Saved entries
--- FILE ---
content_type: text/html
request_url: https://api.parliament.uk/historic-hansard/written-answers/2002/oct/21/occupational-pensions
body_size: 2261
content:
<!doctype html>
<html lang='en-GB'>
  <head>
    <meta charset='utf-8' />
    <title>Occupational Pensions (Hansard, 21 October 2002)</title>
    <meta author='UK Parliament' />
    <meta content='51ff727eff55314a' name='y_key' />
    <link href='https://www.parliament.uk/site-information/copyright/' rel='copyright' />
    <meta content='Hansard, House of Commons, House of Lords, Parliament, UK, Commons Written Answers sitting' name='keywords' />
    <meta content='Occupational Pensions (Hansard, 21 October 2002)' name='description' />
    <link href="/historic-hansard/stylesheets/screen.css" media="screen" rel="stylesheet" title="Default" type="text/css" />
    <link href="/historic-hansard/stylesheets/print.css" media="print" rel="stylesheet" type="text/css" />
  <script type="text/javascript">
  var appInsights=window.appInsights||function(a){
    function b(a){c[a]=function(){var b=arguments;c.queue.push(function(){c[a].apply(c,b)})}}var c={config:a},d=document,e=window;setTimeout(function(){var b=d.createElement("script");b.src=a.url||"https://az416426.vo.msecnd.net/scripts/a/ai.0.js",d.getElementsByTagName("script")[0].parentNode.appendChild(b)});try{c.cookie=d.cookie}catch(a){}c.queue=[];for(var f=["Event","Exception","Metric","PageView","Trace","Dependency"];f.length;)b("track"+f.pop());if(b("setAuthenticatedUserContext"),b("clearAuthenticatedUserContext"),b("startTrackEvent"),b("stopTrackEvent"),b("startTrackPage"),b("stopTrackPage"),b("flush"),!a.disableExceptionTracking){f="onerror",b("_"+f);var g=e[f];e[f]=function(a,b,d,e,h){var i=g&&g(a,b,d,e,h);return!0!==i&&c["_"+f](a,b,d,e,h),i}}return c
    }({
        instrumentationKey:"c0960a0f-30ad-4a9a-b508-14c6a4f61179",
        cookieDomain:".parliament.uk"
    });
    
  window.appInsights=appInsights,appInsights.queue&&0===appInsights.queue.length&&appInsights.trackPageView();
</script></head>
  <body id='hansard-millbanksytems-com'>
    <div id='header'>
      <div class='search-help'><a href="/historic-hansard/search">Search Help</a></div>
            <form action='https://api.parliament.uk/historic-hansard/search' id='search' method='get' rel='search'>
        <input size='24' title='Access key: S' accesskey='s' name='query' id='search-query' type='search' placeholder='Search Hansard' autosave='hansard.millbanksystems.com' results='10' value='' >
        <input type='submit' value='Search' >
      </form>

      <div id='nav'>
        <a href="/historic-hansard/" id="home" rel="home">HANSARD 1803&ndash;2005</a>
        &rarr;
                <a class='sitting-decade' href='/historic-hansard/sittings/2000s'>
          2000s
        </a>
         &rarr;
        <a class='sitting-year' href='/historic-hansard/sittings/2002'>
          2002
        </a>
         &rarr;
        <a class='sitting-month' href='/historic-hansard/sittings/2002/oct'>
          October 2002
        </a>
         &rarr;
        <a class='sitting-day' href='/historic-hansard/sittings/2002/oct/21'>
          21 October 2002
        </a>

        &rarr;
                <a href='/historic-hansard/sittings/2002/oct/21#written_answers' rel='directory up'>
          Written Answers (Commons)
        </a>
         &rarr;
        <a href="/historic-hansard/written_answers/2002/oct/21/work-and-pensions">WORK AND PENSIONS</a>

**Task to complete**
Print each of the lines above again, unchanged.

**Exercise answer**
--- FILE ---
content_type: text/html
request_url: https://api.parliament.uk/historic-hansard/written-answers/2002/oct/21/occupational-pensions
body_size: 2261
content:
<!doctype html>
<html lang='en-GB'>
  <head>
    <meta charset='utf-8' />
    <title>Occupational Pensions (Hansard, 21 October 2002)</title>
    <meta author='UK Parliament' />
    <meta content='51ff727eff55314a' name='y_key' />
    <link href='https://www.parliament.uk/site-information/copyright/' rel='copyright' />
    <meta content='Hansard, House of Commons, House of Lords, Parliament, UK, Commons Written Answers sitting' name='keywords' />
    <meta content='Occupational Pensions (Hansard, 21 October 2002)' name='description' />
    <link href="/historic-hansard/stylesheets/screen.css" media="screen" rel="stylesheet" title="Default" type="text/css" />
    <link href="/historic-hansard/stylesheets/print.css" media="print" rel="stylesheet" type="text/css" />
  <script type="text/javascript">
  var appInsights=window.appInsights||function(a){
    function b(a){c[a]=function(){var b=arguments;c.queue.push(function(){c[a].apply(c,b)})}}var c={config:a},d=document,e=window;setTimeout(function(){var b=d.createElement("script");b.src=a.url||"https://az416426.vo.msecnd.net/scripts/a/ai.0.js",d.getElementsByTagName("script")[0].parentNode.appendChild(b)});try{c.cookie=d.cookie}catch(a){}c.queue=[];for(var f=["Event","Exception","Metric","PageView","Trace","Dependency"];f.length;)b("track"+f.pop());if(b("setAuthenticatedUserContext"),b("clearAuthenticatedUserContext"),b("startTrackEvent"),b("stopTrackEvent"),b("startTrackPage"),b("stopTrackPage"),b("flush"),!a.disableExceptionTracking){f="onerror",b("_"+f);var g=e[f];e[f]=function(a,b,d,e,h){var i=g&&g(a,b,d,e,h);return!0!==i&&c["_"+f](a,b,d,e,h),i}}return c
    }({
        instrumentationKey:"c0960a0f-30ad-4a9a-b508-14c6a4f61179",
        cookieDomain:".parliament.uk"
    });
    
  window.appInsights=appInsights,appInsights.queue&&0===appInsights.queue.length&&appInsights.trackPageView();
</script></head>
  <body id='hansard-millbanksytems-com'>
    <div id='header'>
      <div class='search-help'><a href="/historic-hansard/search">Search Help</a></div>
            <form action='https://api.parliament.uk/historic-hansard/search' id='search' method='get' rel='search'>
        <input size='24' title='Access key: S' accesskey='s' name='query' id='search-query' type='search' placeholder='Search Hansard' autosave='hansard.millbanksystems.com' results='10' value='' >
        <input type='submit' value='Search' >
      </form>

      <div id='nav'>
        <a href="/historic-hansard/" id="home" rel="home">HANSARD 1803&ndash;2005</a>
        &rarr;
                <a class='sitting-decade' href='/historic-hansard/sittings/2000s'>
          2000s
        </a>
         &rarr;
        <a class='sitting-year' href='/historic-hansard/sittings/2002'>
          2002
        </a>
         &rarr;
        <a class='sitting-month' href='/historic-hansard/sittings/2002/oct'>
          October 2002
        </a>
         &rarr;
        <a class='sitting-day' href='/historic-hansard/sittings/2002/oct/21'>
          21 October 2002
        </a>

        &rarr;
                <a href='/historic-hansard/sittings/2002/oct/21#written_answers' rel='directory up'>
          Written Answers (Commons)
        </a>
         &rarr;
        <a href="/historic-hansard/written_answers/2002/oct/21/work-and-pensions">WORK AND PENSIONS</a>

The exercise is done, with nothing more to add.